2. Temporary Differences
Temporary differences liegen vor, wenn die handelsrechtlichen Bewertungen von den jeweiligen Steuerwerten abweichen, sodass künftig Steuern zu zahlen sind, die aus handelsrechtlicher Sicht nicht angemessen erscheinen. Die bilanzorientierte Steuerabgrenzung ist umfassender als die GuV-orientierte, da über timing differences hinaus auch temporary differences zu bilanzieren sind: Für das temporary-Konzept ist entscheidend, dass die zu erwartenden Steuerzahlungen nicht mit den zukünftigen handelsrechtlichen Erfolgen äquivalent sind; unerheblich ist hingegen, ob diese Inäquivalenzen aus Ergebnisdifferenzen abgeschlossener Perioden resultieren.
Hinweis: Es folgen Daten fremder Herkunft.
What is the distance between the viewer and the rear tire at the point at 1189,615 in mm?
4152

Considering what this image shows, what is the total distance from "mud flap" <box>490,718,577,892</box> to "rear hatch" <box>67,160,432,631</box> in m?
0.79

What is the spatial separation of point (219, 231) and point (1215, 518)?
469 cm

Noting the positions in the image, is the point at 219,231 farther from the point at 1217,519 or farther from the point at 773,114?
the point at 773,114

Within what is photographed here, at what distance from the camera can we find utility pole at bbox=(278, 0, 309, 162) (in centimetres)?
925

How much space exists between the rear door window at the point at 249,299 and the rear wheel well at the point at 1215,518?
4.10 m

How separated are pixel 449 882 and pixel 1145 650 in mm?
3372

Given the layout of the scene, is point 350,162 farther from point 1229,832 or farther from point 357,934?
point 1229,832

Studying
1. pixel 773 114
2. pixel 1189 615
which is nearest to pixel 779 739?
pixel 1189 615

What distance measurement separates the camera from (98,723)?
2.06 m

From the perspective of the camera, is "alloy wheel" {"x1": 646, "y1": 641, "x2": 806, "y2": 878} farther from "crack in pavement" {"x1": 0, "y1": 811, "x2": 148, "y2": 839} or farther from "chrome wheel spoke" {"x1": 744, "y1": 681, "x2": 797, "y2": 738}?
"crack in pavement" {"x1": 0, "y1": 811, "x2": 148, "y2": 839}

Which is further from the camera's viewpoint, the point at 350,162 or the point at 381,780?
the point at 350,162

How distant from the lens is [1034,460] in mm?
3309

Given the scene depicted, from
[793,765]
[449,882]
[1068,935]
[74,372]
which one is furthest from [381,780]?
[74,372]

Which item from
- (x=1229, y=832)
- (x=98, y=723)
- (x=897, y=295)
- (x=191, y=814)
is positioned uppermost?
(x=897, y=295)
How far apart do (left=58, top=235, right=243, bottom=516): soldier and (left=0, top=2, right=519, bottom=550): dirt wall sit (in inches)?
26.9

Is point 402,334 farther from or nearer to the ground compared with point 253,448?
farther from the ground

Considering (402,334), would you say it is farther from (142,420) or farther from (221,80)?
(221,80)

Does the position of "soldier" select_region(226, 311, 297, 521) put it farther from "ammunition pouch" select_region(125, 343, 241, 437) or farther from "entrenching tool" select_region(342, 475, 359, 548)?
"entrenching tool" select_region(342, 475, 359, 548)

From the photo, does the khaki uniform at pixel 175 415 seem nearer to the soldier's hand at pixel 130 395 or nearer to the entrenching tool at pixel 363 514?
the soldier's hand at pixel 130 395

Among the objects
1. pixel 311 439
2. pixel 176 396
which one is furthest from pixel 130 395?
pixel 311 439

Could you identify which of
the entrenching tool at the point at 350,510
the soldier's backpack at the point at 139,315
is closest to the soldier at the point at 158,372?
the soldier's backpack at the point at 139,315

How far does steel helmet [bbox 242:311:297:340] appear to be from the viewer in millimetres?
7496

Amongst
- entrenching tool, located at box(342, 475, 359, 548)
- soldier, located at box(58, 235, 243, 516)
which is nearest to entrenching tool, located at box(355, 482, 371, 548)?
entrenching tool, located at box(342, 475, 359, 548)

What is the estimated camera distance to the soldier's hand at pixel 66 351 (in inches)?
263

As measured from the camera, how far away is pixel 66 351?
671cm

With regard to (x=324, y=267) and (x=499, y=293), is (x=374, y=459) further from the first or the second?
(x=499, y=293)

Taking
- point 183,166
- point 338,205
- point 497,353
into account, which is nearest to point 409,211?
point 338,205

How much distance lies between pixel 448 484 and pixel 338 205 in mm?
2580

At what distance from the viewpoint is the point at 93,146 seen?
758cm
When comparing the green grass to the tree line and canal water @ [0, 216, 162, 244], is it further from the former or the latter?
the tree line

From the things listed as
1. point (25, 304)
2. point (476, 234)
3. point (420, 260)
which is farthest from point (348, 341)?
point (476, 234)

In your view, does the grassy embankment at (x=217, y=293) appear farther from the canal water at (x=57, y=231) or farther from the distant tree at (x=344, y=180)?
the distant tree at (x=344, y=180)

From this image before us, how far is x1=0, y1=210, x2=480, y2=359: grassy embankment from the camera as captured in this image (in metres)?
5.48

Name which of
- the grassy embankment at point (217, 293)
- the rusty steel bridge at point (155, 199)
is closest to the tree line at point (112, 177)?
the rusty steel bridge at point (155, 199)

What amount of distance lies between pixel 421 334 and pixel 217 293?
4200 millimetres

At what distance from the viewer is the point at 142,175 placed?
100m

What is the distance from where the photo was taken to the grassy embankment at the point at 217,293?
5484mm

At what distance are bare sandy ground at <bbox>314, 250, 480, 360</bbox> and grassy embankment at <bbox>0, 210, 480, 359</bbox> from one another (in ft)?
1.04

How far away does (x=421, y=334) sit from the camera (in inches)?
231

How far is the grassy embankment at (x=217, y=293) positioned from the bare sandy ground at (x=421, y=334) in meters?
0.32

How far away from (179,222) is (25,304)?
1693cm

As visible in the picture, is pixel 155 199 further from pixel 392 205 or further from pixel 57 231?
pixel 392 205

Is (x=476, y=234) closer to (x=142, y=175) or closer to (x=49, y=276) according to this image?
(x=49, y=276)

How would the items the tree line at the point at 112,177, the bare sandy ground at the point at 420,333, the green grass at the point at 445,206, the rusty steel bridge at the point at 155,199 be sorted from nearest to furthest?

Permanente Differenzen begründen – da sich diese abweichenden Bewertungen nicht steuerwirksam auflösen werden – auch nach dem temporary-Konzept keine Steuerabgrenzung.
Latente Steuern sind zu passivieren, wenn der handelsrechtliche Buchwert eines Vermögensgegenstandes (einer Schuld) seinen Steuerwert übersteigt (unterschreitet), mithin taxable temporary differences bestehen, die später – am handelsrechtlichen Gewinn gemessen – steuerlich belastend wirken (IAS 12.15). Diese taxable temporary differences lösen sich etwa abschreibungs- oder veräußerungsbedingt auf, sodass Steuern zu zahlen sind, die nicht dem handelsrechtlichen Gewinn entsprechen. Mit der Auflösung der latenten Steuer synchron zur Verminderung der taxable temporary differences werden Erträge ausgewiesen, die die Steueraufwendungen an die handelsrechtlichen Gewinne periodengerecht anpassen (Coenenberg, /Hille, 1997).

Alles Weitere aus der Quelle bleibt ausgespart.